Il robot FiloBot è stato ideato in modo che costruisca il proprio corpo crescendo da una delle sue estremità – rappresentata da una testa robotizzata – proprio come la crescita apicale adottata nelle piante. La crescita è resa possibile da una tecnica di stampa 3D additiva che il gruppo ha integrato nel robot stesso; il materiale usato è una termoplastica (PLA) che viene stesa sottoforma di filo che gira intorno all’asse del corpo del robot.

Questa tecnica consente al robot di adattare la sua forma all’ambiente con cui entra in contatto in modo passivo, ovvero sfruttando le proprietà del materiale di cui è composto e seguendo le caratteristiche del supporto o del luogo in cui cresce.

Il movimento di FiloBot è guidato da alcuni sensori ambientali che riproducono le capacità sensoriali delle piante rampicanti e i comportamenti a loro associati, chiamati tropismi. Il robot è in grado di sentire la forza di gravità e di analizzare il tipo di luce che lo circonda, e di conseguenza determinare in modo attivo la direzione di crescita. Le piante, infatti, hanno la capacità di riconoscere se la luce circostante possiede una componente blu, la quale attiva la fotosintesi, oppure una percentuale di rosso e infrarosso, che indica la presenza di altri vegetali.

La combinazione di adattamento passivo e attivo fa sì che FiloBot acquisisca configurazioni diverse ogni volta che viene rilasciato.

La natura sessile delle piante ci porta a pensare che non si muovano. Al contrario, si muovono continuamente in modo mirato, efficace ed efficiente, ma su una scala temporale non facilmente percepibile dall’essere umano se non attraverso strumenti di osservazione, come ad esempio il time-lapse,” commentano Barbara Mazzolai ed Emanuela Del Dottore, prima autrice dello studio.  “Per spostarsi da un punto all’altro, le piante devono crescere e adattare continuamente il proprio corpo alle condizioni ambientali esterne. Alla luce di questa osservazione, abbiamo compreso come la crescita apicale sia un prerequisito importante per esprimere una forma di movimento e adattamento nei robot come nelle piante.

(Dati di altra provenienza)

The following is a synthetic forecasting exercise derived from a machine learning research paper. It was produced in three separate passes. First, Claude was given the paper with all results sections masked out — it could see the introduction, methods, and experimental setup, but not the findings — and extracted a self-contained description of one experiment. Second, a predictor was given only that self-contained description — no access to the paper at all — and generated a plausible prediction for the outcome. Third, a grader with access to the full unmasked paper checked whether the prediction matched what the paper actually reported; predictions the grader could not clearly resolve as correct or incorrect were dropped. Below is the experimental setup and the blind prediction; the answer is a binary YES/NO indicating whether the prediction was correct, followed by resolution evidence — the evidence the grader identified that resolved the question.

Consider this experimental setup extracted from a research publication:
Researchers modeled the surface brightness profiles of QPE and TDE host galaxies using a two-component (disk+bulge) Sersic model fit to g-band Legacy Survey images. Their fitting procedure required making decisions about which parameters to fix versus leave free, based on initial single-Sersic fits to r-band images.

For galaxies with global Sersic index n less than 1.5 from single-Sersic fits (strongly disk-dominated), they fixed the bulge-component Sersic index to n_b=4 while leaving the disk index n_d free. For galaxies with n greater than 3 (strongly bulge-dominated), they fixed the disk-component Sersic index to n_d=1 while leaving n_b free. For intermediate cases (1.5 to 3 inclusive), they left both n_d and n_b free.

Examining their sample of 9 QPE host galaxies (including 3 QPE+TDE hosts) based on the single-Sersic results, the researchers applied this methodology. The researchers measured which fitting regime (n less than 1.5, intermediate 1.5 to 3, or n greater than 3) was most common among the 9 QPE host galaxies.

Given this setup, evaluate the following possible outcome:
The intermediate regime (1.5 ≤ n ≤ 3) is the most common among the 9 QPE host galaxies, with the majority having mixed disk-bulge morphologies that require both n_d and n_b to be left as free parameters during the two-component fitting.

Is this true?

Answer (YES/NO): YES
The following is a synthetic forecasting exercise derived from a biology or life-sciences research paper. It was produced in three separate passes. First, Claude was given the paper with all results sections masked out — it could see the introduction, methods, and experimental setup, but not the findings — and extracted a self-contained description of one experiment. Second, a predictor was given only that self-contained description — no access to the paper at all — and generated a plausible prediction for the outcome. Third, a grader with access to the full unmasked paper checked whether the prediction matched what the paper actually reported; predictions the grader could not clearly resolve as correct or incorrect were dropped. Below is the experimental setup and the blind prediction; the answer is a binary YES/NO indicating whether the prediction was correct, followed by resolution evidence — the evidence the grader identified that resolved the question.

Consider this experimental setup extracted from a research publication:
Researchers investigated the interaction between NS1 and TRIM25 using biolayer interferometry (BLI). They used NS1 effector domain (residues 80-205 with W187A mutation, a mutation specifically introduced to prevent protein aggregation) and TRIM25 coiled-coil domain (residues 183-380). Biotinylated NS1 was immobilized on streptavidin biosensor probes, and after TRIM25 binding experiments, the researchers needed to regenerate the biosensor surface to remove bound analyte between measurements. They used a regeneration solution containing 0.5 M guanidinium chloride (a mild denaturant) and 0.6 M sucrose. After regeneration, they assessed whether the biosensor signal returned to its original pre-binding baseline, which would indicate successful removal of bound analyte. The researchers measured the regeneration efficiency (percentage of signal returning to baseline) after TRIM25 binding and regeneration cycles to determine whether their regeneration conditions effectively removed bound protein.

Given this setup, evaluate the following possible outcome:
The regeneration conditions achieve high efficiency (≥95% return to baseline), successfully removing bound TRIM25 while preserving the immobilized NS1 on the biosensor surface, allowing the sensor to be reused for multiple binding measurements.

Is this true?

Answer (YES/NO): YES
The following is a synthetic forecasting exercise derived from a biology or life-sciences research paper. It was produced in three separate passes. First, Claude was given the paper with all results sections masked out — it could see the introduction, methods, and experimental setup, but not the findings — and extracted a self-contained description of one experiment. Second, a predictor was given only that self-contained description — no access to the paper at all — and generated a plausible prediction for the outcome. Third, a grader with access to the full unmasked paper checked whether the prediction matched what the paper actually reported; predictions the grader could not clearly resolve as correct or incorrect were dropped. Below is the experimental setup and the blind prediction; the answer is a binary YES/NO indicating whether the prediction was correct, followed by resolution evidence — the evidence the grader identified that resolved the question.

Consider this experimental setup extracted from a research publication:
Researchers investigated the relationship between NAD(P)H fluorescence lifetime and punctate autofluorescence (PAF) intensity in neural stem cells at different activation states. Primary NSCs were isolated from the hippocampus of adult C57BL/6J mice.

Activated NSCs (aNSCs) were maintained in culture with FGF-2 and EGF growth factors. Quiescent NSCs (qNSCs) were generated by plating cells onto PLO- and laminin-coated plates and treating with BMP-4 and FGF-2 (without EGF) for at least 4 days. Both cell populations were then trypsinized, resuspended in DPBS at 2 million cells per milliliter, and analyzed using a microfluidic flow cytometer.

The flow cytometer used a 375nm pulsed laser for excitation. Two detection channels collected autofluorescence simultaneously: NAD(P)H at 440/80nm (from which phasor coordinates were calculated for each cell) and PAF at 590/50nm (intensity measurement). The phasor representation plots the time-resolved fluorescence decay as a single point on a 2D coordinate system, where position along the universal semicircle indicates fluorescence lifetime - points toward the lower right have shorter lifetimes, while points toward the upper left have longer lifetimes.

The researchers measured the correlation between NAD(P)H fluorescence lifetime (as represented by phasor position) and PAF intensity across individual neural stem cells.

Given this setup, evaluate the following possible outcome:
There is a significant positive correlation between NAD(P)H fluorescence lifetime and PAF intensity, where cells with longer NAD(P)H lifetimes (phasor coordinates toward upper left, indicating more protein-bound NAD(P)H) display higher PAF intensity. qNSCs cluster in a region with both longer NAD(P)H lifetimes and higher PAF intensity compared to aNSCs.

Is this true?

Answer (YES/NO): YES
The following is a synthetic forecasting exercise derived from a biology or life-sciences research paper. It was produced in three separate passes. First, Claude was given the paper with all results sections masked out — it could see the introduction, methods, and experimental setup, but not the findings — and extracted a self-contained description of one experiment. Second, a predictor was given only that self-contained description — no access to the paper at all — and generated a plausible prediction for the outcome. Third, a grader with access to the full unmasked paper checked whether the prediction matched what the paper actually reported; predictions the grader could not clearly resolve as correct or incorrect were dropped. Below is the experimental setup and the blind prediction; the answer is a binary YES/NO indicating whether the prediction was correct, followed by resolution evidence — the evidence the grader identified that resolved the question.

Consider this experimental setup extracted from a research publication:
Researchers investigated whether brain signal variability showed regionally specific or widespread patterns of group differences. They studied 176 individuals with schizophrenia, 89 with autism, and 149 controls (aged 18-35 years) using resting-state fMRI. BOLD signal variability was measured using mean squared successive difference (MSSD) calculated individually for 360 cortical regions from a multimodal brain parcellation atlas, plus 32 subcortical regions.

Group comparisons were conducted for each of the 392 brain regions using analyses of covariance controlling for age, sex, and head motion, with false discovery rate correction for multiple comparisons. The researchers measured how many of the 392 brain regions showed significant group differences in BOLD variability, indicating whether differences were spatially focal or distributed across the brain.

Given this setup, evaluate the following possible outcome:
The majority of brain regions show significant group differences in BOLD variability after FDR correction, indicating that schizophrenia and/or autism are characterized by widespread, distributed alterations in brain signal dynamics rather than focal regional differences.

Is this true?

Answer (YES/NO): NO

Le funzionalità racchiuse nel robot FiloBot gli consentono di navigare in ambienti 3D non strutturati in modo adattivo, riducendo i costi di costruzione in termini di energia e impiego di materiale. Queste capacità adattive possono essere preziose per applicazioni di monitoraggio ambientale, per accompagnare operazioni di perlustrazione in ambienti altamente complessi, misurare l’inquinamento ambientale in aree pericolose, esplorare ambienti naturali o in generale in applicazioni in cui è difficile prevedere o pilotare un percorso esatto attraverso terreni sconosciuti e mutevoli.